Gentile Holdings Ltd. v. The Queen (February 12, 2020 – 2020 TCC 29, Campbell J.).
Précis: The taxpayer received a dividend in the amount of $600,000 in 2006 from its subsidiary corporation, 0699406 B.C. Ltd. (“0699”). The Minister assessed the taxpayer under subsection 160(1) in respect of the non-arm’s length transfer. The taxpayer resisted the assessment both on the basis that the relationship with 0699 was at arm’s length and that it gave consideration for the dividend in the form of a loan back to 0699. The Tax Court rejected both arguments and dismissed the appeal with costs.

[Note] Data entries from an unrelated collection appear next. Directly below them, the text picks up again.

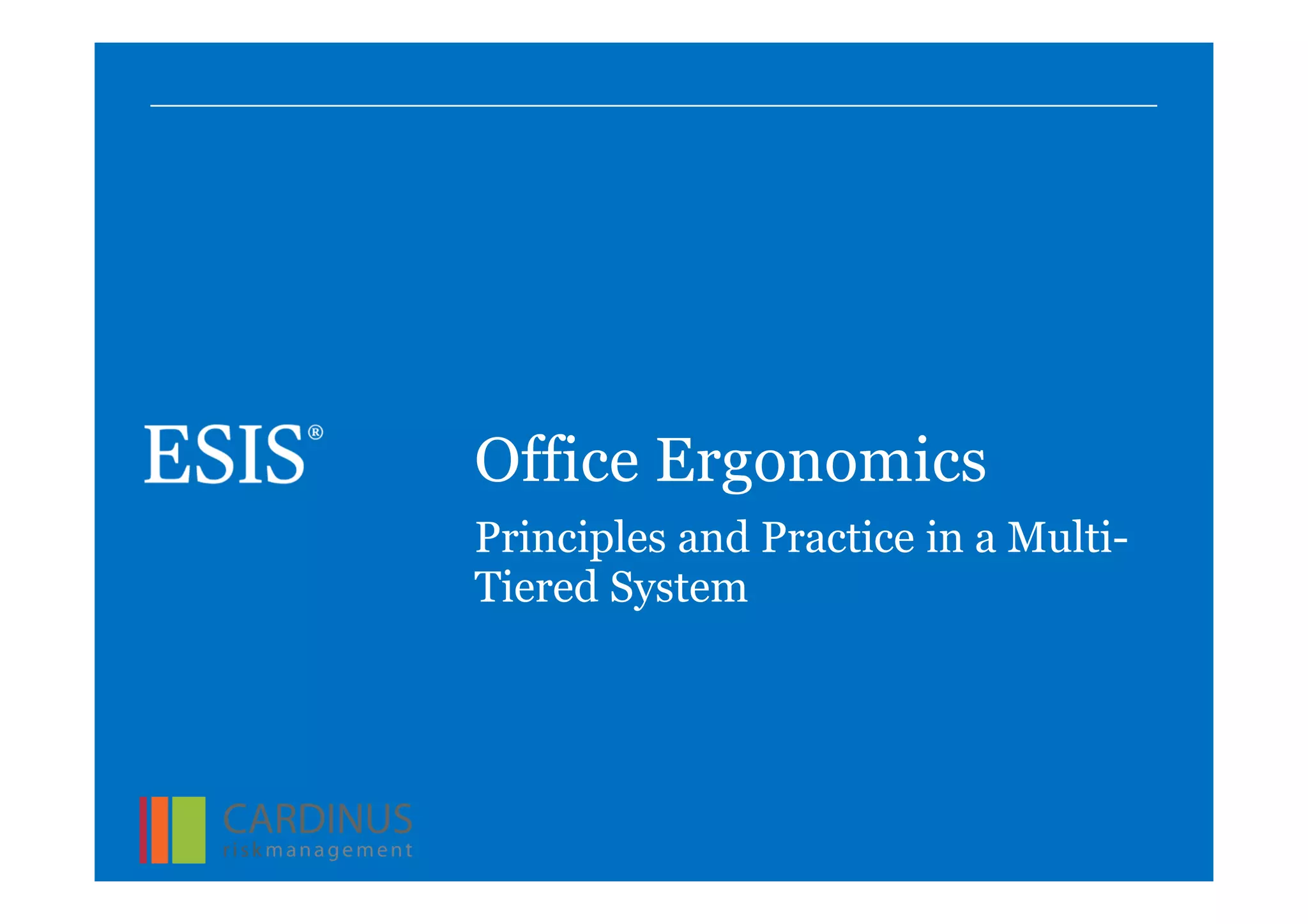 ESIS®

Office Ergonomics

Principles and Practice in a Multi-Tiered System

CARDINUS
riskmanagement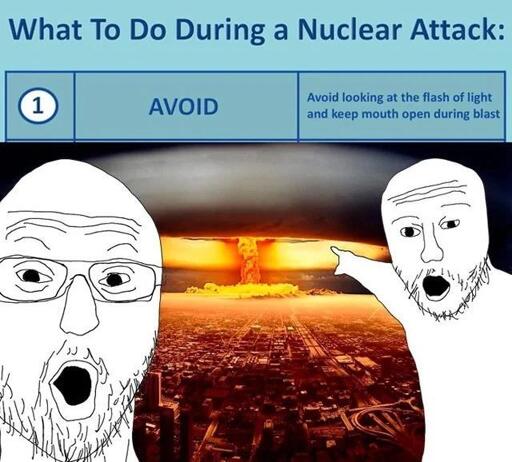 What To Do During a Nuclear Attack:

| 1 | AVOID | Avoid looking at the flash of light and keep mouth open during blast |
|---|---|---|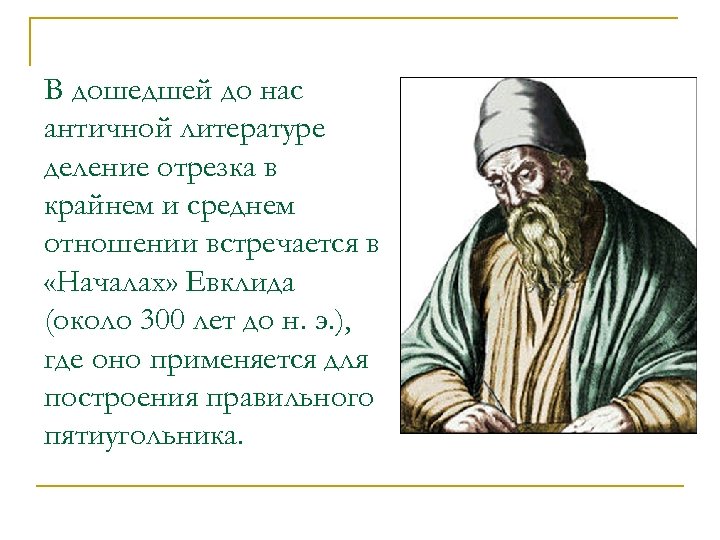 В дошедшей до нас античной литературе деление отрезка в крайнем и среднем отношении встречается в «Началах» Евклида (около 300 лет до н. э.), где оно применяется для построения правильного пятиугольника.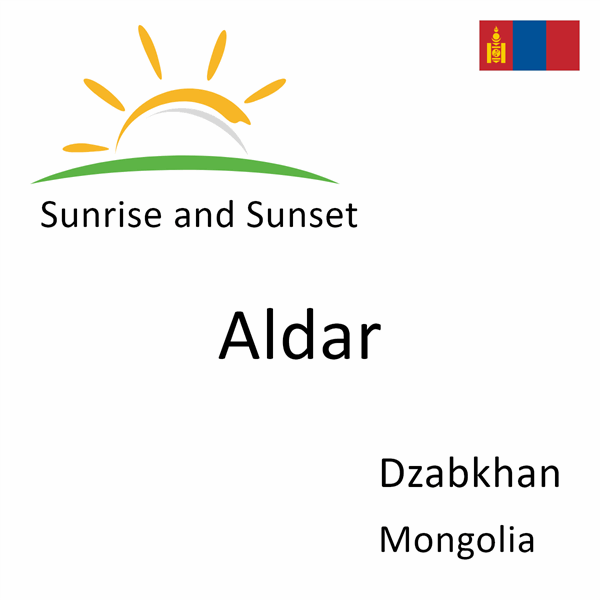 Sunrise and Sunset

Aldar

Dzabkhan

Mongolia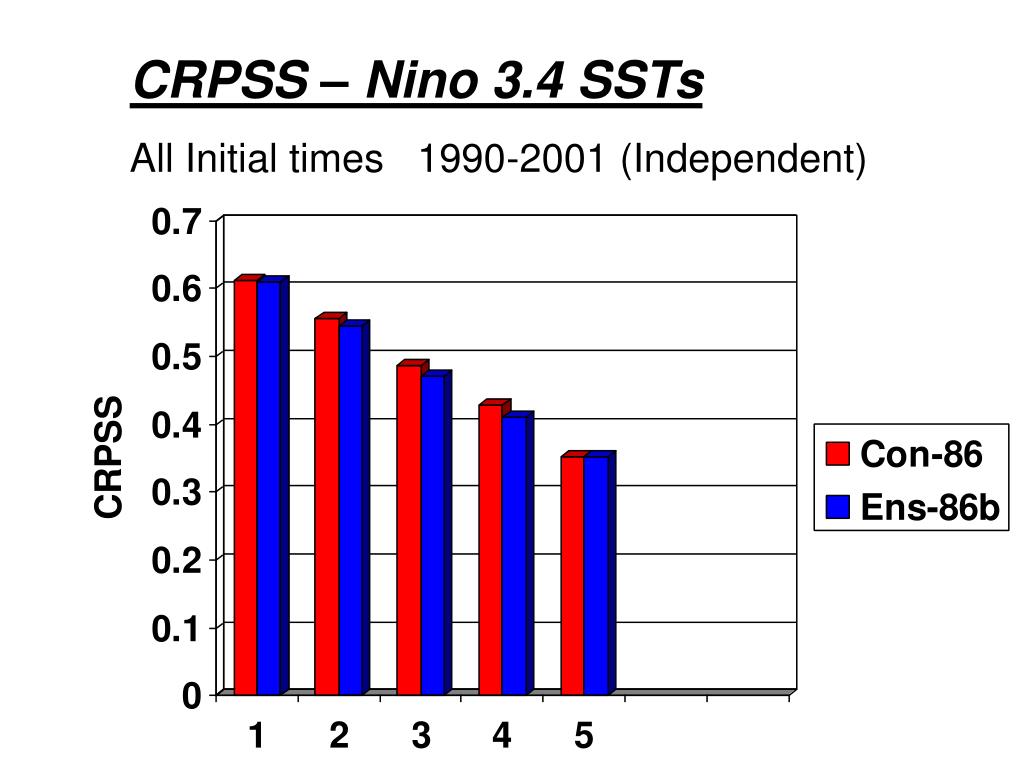 CRPSS – Nino 3.4 SSTs

All Initial times 1990-2001 (Independent)

CRPSS

0.7
0.6
0.5
0.4
0.3
0.2
0.1
0

1 2 3 4 5

Con-86
Ens-86b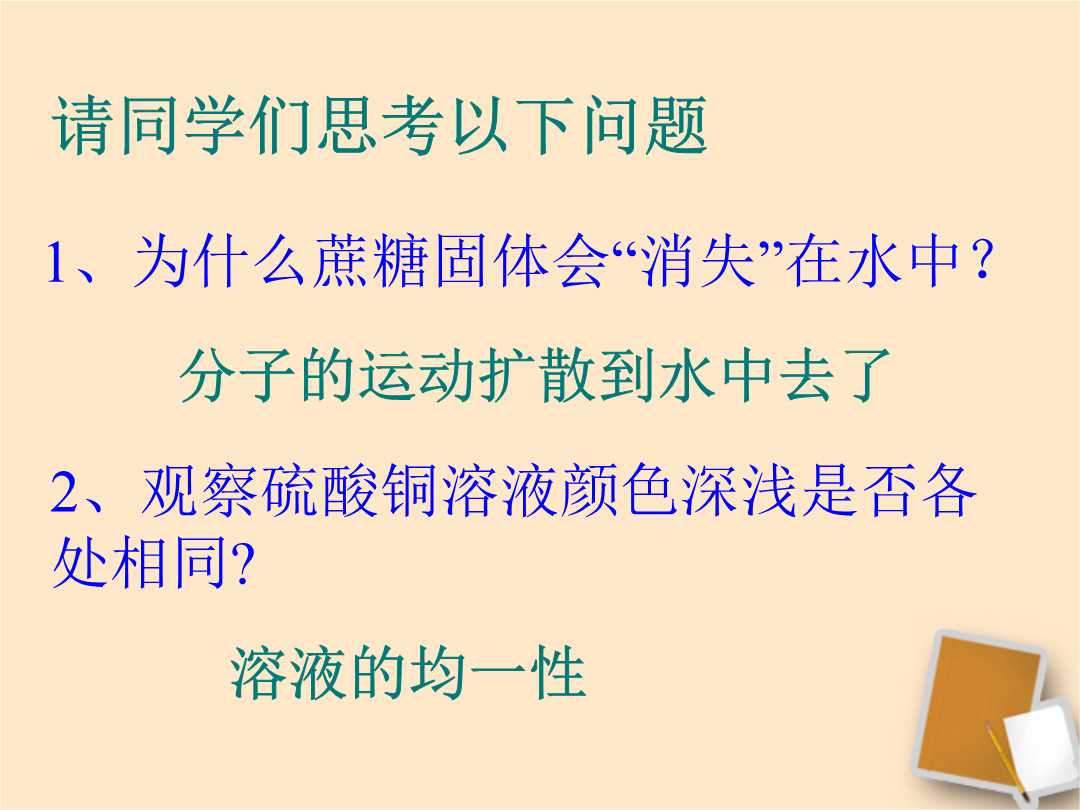 请同学们思考以下问题

1、为什么蔗糖固体会“消失”在水中？

分子的运动扩散到水中去了

2、观察硫酸铜溶液颜色深浅是否各处相同?

溶液的均一性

Decision: In essence the Court rejected the arguments of arm’s length relationship and valuable consideration for the dividend:
 To conclude, the Appellant has not discharged the onus of establishing on a balance of probabilities that the Appellant and 0699 did, in fact, deal with each other at arm’s length and, in addition, did not establish that the Appellant gave fair market value consideration in respect to the payment of the dividend. Since the Appellant was the sole shareholder of 0699 and Cesare Gentile was the directing mind of both, it is unrealistic to assume that 0699 was in a position to act exclusively on the basis of its own best interests. Since the four criteria established in Livingston are satisfied, I conclude that the Appellant and 0699 are jointly and severally liable under subsection 160(1) of the Act to pay the Amount of $116,754 as assessed by the Minister in respect to the 2006 taxation year.
Thus the appeal was dismissed with costs.